Examining the Transcriptomic and Biochemical Signatures of Bacillus subtilis Strains: Impacts on Plant Growth and Abiotic Stress Tolerance

Abstract

Rhizobacteria from various ecological niches display variations in physiological characteristics. This study investigates the transcriptome profiling of two Bacillus subtilis strains, BsCP1 and BsPG1, each isolated from distinct environments. Gene expression linked to the synthesis of seven types of antibiotic compounds was detected in both BsCP1 and BsPG1 cultures. Among these, the genes associated with plipastatin synthesis were predominantly expressed in both bacterial strains. However, genes responsible for the synthesis of polyketide, subtilosin, and surfactin showed distinct transcriptional patterns. Additionally, genes involved in producing exopolysaccharides (EPS) showed higher expression levels in BsPG1 than in BsCP1. Consistently with this, a greater quantity of EPS was found in the BsPG1 culture compared to BsCP1. Both bacterial strains exhibited similar effects on Arabidopsis seedlings, promoting root branching and increasing seedling fresh weight. However, BsPG1 was a more potent enhancer of drought, heat, and copper stress tolerance than BsCP1. Treatment with BsPG1 had a greater impact on improving survival rates, increasing starch accumulation, and stabilizing chlorophyll content during the post-stress stage. qPCR analysis was used to measure transcriptional changes in Arabidopsis seedlings in response to BsCP1 and BsPG1 treatment. The results show that both bacterial strains had a similar impact on the expression of genes involved in the salicylic acid (SA) and jasmonic acid (JA) signaling pathways.
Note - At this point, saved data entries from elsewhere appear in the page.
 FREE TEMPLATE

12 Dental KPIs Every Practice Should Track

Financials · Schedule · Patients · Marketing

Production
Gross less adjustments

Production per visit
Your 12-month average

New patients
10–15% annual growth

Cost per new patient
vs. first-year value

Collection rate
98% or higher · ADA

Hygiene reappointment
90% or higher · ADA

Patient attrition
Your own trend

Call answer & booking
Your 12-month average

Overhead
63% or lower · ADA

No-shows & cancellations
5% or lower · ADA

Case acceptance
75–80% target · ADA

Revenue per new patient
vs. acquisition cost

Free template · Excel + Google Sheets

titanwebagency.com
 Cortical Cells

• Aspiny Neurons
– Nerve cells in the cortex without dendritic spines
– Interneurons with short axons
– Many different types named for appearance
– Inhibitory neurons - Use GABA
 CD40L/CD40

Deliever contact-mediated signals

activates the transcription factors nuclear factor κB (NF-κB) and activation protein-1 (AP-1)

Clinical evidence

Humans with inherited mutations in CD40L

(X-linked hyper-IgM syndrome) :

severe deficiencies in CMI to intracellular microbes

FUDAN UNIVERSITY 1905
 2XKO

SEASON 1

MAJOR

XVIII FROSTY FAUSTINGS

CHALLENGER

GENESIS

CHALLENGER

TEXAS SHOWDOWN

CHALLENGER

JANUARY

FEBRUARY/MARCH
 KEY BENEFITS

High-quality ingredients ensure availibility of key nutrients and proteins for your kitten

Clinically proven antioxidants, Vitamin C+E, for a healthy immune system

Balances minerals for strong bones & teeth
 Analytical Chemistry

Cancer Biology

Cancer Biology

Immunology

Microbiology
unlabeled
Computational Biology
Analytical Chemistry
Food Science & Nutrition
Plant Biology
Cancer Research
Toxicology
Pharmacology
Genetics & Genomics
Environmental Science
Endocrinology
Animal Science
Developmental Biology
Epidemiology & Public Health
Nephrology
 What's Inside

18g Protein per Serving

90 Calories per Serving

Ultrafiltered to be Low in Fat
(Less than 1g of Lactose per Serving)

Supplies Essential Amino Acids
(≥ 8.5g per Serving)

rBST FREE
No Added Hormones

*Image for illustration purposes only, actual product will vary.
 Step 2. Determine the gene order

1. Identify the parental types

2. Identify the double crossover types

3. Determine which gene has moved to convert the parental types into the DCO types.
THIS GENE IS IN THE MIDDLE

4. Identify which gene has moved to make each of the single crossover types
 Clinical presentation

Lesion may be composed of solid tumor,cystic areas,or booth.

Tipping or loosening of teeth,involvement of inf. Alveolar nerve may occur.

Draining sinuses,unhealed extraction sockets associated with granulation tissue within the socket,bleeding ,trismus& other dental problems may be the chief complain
Likewise, genes associated with stress response, root development, and disease resistance showed comparable responses to both bacterial strains. However, treatment with BsCP1 and BsPG1 induced distinct activation of genes associated with the ABA signaling pathway. The results of this study demonstrate that bacterial strains from different ecological environments have varying abilities to produce beneficial metabolites for plant growth. Apart from the SA and JA signaling pathways, ABA signaling triggered by PGPR bacterial strains could play a crucial role in building an effective resistance to various abiotic stresses in the plants they colonize.